Puntare sull’Emilia-Romagna, regione attrattiva per le imprese, dove 17 aziende e grandi gruppi industriali sono pronti a realizzare investimenti complessivi per oltre 611 milioni di euro e assumere 1.200 nuovi lavoratori, di cui oltre 400 ricercatori, oltre a far rientrare al lavoro 381 addetti in seguito ad azioni di riconversione industriale. Progetti ai quali sono destinati dalla Regione quasi 67 milioni di euro. Questi, in sintesi, i numeri e le ricadute economico-occupazionali generate dalle richieste del primo bando, che copre il triennio 2016-2018, per accedere all’Accordo per l’insediamento e lo sviluppo delle imprese, previsto dalla Legge regionale 14/2014 per la promozione degli investimenti in Emilia-Romagna.

Quattro sono le tipologie dei programmi per i quali le imprese hanno avanzato le proposte. Sul programma di investimento ad elevato impatto occupazionale (assunzione di più di 150 addetti) figurano: Automobili Lamborghini Spa, Ynap Spa e Teko Telecom srl; sul programma di investimento ad elevato contenuto tecnologico (assunzione di più di 50 addetti, ma almeno il 40% laureati): Bosch Rexroth Oil Control, Bva Srl, Ducati Motor Holding, Avl Italia Srl, B.Braun Avitum Italy, Elettric 80 e Comer Industries Spa; sulla creazione di centri di ricerca e sviluppo con almeno 20 ricercatori laureati: Ima Spa, High Performance Engineering, Ecor Research e Istituto scientifico romagnolo per lo studio e la cura dei tumori IRST IRCCS; sulla riconversione produttiva con almeno 100 addetti e incremento occupazionale del 10%: Seci, Fox Spa di Renzo Bompani e C. e Scm Fonderie Srl.

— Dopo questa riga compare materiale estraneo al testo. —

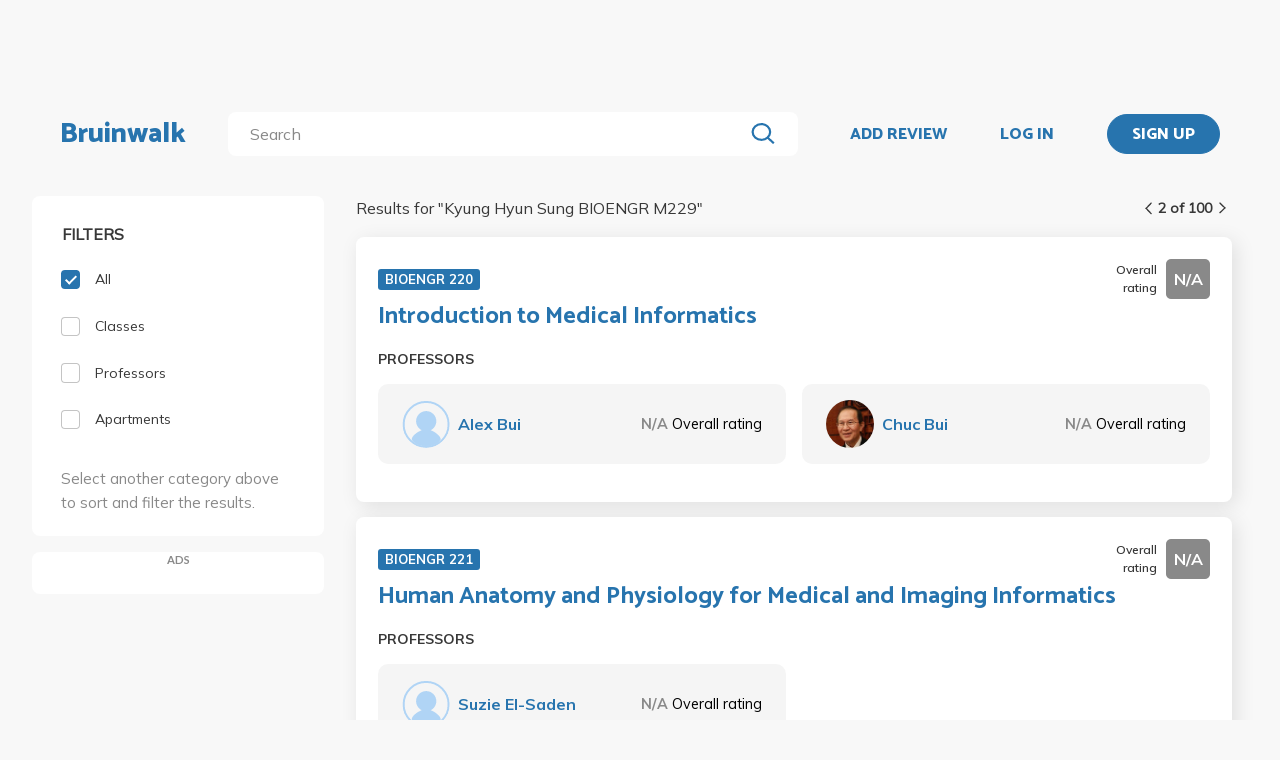

--- FILE ---
content_type: image/svg+xml
request_url: https://bruinwalk-assets.sfo3.cdn.digitaloceanspaces.com/static-production/img/sliders.svg
body_size: -281
content:
<svg width="24" height="24" viewBox="0 0 24 24" fill="none" xmlns="http://www.w3.org/2000/svg">
<rect x="24" y="21.2622" width="24" height="2.26227" transform="rotate(180 24 21.2622)" fill="#2774AE"/>
<rect x="24" y="5.26221" width="24" height="2.26227" transform="rotate(180 24 5.26221)" fill="#2774AE"/>
<circle cx="15.9266" cy="3.9269" r="3.9269" transform="rotate(90 15.9266 3.9269)" fill="#2774AE"/>
<circle cx="5.92662" cy="19.9269" r="3.9269" transform="rotate(90 5.92662 19.9269)" fill="#2774AE"/>
</svg>


--- FILE ---
content_type: image/svg+xml
request_url: https://bruinwalk-assets.sfo3.cdn.digitaloceanspaces.com/static-production/img/magnifying-glass.svg
body_size: -242
content:
<svg width="27" height="25" viewBox="0 0 27 25" fill="none" xmlns="http://www.w3.org/2000/svg">
<path d="M21.6851 10.3608C21.6851 15.3064 17.3364 19.4715 11.7722 19.4715C6.20811 19.4715 1.85938 15.3064 1.85938 10.3608C1.85938 5.41517 6.20811 1.25 11.7722 1.25C17.3364 1.25 21.6851 5.41517 21.6851 10.3608Z" stroke="#2774AE" stroke-width="2.5"/>
<path d="M18.4688 16.5771L25.9107 23.4843" stroke="#2774AE" stroke-width="2.5"/>
</svg>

“Parliamo di 1.600 nuovi posti di lavoro, che si aggiungono alle centinaia della Philip Morris per il nuovo stabilimento ad Anzola, e in un contesto fatto di 35mila posti di nuovi lavoro creati nel 2015 in Emilia-Romagna- afferma il presidente della Regione, Stefano Bonaccini -. E se grandi imprese, quasi tutte multinazionali, puntano a fare qui investimenti che avrebbero potuto fare in altre parti d’Europa o del mondo è perché questa è davvero una regione attraente dal punto di vista imprenditoriale, per il capitale umano, le infrastrutture e la velocità delle risposta sulle procedure. Per questo- chiude Bonaccini - continueremo a investire per far crescere i nostri distretti produttivi riconosciuti e apprezzati nel mondo”.